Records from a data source
● ● ●
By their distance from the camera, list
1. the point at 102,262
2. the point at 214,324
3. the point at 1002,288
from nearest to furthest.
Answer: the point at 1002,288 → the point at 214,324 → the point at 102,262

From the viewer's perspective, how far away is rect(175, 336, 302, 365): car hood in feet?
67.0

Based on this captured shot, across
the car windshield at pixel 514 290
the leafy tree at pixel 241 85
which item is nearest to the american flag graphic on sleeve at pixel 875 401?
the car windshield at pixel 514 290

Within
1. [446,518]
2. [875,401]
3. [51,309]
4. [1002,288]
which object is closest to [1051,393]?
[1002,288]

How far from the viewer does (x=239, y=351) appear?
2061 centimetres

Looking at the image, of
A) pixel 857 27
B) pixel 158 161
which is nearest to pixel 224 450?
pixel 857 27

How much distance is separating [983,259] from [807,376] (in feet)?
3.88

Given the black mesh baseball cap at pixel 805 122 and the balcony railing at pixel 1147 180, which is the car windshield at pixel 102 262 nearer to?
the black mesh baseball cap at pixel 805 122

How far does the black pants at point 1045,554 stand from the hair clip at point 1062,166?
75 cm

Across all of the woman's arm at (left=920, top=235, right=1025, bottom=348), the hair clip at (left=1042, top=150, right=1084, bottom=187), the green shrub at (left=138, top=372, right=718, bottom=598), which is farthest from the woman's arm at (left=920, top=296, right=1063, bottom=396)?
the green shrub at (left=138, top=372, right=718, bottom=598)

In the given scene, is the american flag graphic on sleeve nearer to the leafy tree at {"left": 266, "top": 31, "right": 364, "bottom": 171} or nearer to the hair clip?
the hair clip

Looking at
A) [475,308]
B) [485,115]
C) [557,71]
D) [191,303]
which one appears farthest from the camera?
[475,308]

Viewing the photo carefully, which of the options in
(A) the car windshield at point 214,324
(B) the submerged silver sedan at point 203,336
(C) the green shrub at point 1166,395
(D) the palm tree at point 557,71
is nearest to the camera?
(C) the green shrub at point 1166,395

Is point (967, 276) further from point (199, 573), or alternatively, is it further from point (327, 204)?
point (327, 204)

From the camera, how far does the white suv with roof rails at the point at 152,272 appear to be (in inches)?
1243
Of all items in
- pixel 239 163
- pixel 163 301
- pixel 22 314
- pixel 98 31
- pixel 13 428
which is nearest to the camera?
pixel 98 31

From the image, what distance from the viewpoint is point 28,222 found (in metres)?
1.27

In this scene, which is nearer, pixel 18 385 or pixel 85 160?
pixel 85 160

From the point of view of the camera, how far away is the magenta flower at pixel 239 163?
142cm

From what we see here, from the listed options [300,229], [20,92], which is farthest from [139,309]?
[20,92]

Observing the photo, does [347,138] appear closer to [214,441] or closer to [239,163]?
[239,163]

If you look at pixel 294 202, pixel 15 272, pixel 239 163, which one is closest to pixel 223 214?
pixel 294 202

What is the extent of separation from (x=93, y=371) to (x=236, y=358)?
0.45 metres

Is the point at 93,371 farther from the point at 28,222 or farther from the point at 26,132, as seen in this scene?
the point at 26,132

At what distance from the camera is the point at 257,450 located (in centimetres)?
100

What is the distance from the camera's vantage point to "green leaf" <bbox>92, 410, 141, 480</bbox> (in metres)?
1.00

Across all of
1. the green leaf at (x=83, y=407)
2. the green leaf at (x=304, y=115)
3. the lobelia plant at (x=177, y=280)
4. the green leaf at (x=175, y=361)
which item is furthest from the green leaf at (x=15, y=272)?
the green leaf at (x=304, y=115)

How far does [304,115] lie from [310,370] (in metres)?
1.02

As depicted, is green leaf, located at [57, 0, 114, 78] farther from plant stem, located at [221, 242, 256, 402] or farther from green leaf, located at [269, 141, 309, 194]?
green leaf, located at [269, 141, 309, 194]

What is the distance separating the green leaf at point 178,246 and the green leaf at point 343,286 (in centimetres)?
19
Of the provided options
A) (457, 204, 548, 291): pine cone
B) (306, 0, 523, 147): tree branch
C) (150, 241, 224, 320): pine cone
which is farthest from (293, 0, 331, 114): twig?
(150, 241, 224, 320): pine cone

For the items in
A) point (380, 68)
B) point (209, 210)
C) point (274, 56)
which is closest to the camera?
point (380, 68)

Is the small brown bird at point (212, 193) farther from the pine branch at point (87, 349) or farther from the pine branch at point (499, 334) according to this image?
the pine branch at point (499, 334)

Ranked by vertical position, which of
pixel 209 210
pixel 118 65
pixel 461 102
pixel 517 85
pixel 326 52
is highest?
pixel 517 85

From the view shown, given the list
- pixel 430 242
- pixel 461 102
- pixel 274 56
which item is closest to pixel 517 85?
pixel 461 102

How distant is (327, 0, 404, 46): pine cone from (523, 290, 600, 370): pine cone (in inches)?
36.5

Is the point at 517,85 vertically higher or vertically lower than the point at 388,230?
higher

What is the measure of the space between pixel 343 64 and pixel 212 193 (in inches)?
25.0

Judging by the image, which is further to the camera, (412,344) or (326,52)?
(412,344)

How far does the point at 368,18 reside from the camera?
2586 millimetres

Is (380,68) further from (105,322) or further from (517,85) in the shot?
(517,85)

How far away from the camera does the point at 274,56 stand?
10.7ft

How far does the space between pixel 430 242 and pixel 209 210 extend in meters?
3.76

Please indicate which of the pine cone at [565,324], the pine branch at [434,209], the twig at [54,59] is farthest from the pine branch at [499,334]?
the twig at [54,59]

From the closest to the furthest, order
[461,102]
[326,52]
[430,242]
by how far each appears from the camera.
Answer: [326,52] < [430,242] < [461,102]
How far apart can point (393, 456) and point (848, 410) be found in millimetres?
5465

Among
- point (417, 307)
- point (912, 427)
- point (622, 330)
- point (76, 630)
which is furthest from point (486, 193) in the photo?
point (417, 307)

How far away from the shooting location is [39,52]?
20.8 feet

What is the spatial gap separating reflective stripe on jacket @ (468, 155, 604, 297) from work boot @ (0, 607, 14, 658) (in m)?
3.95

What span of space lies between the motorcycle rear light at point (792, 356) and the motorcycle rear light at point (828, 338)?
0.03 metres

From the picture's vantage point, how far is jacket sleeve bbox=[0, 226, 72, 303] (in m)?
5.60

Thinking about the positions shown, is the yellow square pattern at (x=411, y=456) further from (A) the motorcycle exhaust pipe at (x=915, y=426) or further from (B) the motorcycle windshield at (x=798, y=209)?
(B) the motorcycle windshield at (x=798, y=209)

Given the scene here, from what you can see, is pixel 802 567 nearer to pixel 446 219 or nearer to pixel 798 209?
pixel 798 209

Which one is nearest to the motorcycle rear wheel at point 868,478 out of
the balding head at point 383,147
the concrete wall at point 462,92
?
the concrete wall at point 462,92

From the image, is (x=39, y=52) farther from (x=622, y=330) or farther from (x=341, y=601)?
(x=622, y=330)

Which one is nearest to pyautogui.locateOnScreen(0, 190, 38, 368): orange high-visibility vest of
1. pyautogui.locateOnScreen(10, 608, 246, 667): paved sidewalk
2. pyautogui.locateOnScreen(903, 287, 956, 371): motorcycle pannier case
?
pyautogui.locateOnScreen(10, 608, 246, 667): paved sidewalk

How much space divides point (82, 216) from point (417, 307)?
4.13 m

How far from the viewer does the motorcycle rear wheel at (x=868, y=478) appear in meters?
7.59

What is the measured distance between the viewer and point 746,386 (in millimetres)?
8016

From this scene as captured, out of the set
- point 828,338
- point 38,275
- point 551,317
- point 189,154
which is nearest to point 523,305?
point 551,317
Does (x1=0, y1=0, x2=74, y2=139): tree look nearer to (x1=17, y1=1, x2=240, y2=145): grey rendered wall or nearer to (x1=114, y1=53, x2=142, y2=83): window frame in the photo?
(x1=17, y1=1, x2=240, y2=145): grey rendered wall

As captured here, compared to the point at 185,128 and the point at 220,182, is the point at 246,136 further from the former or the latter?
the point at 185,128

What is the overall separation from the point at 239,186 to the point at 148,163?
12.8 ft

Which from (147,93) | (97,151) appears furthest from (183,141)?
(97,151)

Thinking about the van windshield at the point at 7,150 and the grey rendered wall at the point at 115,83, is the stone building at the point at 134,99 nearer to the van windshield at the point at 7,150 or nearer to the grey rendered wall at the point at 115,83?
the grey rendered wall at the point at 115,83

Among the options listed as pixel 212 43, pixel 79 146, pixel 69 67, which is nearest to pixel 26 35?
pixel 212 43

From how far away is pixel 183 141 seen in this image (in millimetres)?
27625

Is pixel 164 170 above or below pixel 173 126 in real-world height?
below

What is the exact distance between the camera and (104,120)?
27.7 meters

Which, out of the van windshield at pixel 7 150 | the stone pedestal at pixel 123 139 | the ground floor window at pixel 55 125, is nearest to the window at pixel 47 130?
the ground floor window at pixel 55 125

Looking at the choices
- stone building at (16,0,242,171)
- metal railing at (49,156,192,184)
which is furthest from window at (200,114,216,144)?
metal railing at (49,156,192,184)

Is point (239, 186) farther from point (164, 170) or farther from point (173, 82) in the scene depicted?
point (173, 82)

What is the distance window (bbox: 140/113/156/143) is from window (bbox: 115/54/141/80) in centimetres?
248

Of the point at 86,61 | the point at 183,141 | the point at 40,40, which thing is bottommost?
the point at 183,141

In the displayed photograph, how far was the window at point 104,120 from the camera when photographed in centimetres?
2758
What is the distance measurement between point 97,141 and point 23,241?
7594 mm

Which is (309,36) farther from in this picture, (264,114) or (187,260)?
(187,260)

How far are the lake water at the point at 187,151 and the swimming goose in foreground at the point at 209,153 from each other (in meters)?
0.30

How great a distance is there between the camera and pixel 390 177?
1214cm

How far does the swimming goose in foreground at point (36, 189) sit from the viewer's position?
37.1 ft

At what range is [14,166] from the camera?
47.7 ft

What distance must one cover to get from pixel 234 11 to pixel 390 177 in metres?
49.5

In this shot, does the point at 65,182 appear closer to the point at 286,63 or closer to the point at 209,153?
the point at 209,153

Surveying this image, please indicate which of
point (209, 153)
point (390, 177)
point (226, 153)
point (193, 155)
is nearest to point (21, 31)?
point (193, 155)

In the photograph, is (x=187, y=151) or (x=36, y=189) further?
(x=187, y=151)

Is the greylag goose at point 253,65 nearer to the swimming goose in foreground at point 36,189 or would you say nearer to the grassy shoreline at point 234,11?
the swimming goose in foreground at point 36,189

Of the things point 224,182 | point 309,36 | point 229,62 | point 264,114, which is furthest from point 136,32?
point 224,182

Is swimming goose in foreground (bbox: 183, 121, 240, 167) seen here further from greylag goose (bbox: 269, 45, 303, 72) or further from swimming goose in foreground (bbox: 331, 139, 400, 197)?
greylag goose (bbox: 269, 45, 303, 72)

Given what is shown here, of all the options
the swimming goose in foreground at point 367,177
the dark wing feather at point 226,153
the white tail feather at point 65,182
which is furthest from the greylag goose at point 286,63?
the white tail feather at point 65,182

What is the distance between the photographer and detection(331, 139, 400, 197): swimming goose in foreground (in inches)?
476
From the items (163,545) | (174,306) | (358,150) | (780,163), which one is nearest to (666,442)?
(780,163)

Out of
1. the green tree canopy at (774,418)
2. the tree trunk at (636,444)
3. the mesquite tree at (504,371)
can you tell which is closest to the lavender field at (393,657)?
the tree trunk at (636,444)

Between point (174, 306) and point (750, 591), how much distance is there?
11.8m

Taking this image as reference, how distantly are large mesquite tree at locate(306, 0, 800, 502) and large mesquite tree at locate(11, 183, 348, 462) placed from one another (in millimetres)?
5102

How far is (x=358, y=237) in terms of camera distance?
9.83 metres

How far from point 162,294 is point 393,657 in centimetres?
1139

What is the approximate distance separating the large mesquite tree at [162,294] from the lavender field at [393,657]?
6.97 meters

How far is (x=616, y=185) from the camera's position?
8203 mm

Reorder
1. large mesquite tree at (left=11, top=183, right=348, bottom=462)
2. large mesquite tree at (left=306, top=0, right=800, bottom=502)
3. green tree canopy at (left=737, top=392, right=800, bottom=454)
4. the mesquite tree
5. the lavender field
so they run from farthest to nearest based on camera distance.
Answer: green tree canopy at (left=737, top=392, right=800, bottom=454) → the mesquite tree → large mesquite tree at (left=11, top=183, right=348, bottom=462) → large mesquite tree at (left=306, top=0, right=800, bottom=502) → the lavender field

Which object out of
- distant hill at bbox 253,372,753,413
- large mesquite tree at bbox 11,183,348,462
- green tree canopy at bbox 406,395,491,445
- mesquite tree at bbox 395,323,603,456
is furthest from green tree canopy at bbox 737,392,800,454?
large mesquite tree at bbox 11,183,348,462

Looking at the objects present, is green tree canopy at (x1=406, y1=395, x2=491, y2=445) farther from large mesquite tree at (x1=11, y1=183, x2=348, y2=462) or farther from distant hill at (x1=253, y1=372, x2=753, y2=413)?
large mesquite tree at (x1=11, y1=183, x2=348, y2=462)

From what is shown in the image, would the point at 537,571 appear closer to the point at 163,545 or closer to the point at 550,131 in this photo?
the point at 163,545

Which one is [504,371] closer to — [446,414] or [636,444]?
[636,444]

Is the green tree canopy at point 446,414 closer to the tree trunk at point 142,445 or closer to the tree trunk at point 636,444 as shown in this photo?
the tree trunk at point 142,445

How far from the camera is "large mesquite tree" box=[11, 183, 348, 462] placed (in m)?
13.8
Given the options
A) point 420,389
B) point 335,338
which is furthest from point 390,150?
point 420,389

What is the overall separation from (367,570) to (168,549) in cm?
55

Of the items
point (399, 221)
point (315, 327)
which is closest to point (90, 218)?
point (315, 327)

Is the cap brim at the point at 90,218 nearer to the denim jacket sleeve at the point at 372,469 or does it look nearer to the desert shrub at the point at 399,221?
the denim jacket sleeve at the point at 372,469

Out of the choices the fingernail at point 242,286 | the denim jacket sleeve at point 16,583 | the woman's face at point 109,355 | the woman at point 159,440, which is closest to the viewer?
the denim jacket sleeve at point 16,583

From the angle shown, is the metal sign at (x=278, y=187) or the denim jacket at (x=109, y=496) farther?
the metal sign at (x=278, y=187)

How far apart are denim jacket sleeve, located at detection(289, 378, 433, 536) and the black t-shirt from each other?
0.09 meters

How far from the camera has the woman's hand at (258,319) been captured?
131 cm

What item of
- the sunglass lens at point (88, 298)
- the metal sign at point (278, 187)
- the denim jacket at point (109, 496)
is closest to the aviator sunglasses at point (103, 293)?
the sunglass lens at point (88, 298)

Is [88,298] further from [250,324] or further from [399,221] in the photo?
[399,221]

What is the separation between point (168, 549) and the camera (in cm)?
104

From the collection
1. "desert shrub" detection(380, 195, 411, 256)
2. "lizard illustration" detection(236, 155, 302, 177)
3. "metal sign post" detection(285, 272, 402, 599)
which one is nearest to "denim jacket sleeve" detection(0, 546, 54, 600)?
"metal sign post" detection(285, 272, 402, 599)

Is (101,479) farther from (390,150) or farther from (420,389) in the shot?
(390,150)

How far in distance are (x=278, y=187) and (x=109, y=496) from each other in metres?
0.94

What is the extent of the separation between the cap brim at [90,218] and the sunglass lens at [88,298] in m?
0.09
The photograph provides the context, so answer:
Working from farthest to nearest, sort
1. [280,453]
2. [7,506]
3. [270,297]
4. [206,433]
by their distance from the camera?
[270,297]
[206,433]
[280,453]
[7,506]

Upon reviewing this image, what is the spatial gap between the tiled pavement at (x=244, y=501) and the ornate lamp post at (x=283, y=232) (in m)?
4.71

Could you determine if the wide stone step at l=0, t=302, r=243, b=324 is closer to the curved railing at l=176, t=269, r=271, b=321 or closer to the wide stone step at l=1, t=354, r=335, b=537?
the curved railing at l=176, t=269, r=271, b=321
● ● ●
(What you have to do): Set down exactly what runs from the line with "Out of the choices" to the last line of the data above, including both of those lines and no others.

(Completed exercise):
Out of the choices the fingernail at point 242,286 | the denim jacket sleeve at point 16,583 | the woman's face at point 109,355 | the woman at point 159,440, which is closest to the viewer?
the denim jacket sleeve at point 16,583

From the angle shown, is the metal sign at (x=278, y=187) or the denim jacket at (x=109, y=496) farther?
the metal sign at (x=278, y=187)

How far apart are denim jacket sleeve, located at detection(289, 378, 433, 536) and the black t-shirt from each other?
0.09 meters

How far from the camera has the woman's hand at (258,319) been captured?
131 cm

What item of
- the sunglass lens at point (88, 298)
- the metal sign at point (278, 187)
- the denim jacket at point (109, 496)
is closest to the aviator sunglasses at point (103, 293)?
the sunglass lens at point (88, 298)

Is [88,298] further from [250,324] or further from [399,221] in the photo?
[399,221]

What is the separation between point (168, 549) and the camera (in cm)?
104

From the collection
1. "desert shrub" detection(380, 195, 411, 256)
2. "lizard illustration" detection(236, 155, 302, 177)
3. "metal sign post" detection(285, 272, 402, 599)
which one is nearest to "denim jacket sleeve" detection(0, 546, 54, 600)?
"metal sign post" detection(285, 272, 402, 599)

Is (101,479) farther from (390,150) or farther from (420,389) in the shot?
(390,150)

How far in distance are (x=278, y=187) and (x=109, y=496) from each other in metres?
0.94

What is the extent of the separation between the cap brim at [90,218] and the sunglass lens at [88,298] in m?
0.09
The photograph provides the context, so answer:
Working from farthest to nearest, sort
1. [280,453]
2. [7,506]
3. [270,297]
4. [206,433]
by their distance from the camera?
[270,297]
[206,433]
[280,453]
[7,506]

Upon reviewing this image, what is the spatial gap between the tiled pavement at (x=244, y=501) and the ornate lamp post at (x=283, y=232) (in m)?
4.71

Could you determine if the wide stone step at l=0, t=302, r=243, b=324 is closer to the curved railing at l=176, t=269, r=271, b=321 or closer to the wide stone step at l=1, t=354, r=335, b=537?
the curved railing at l=176, t=269, r=271, b=321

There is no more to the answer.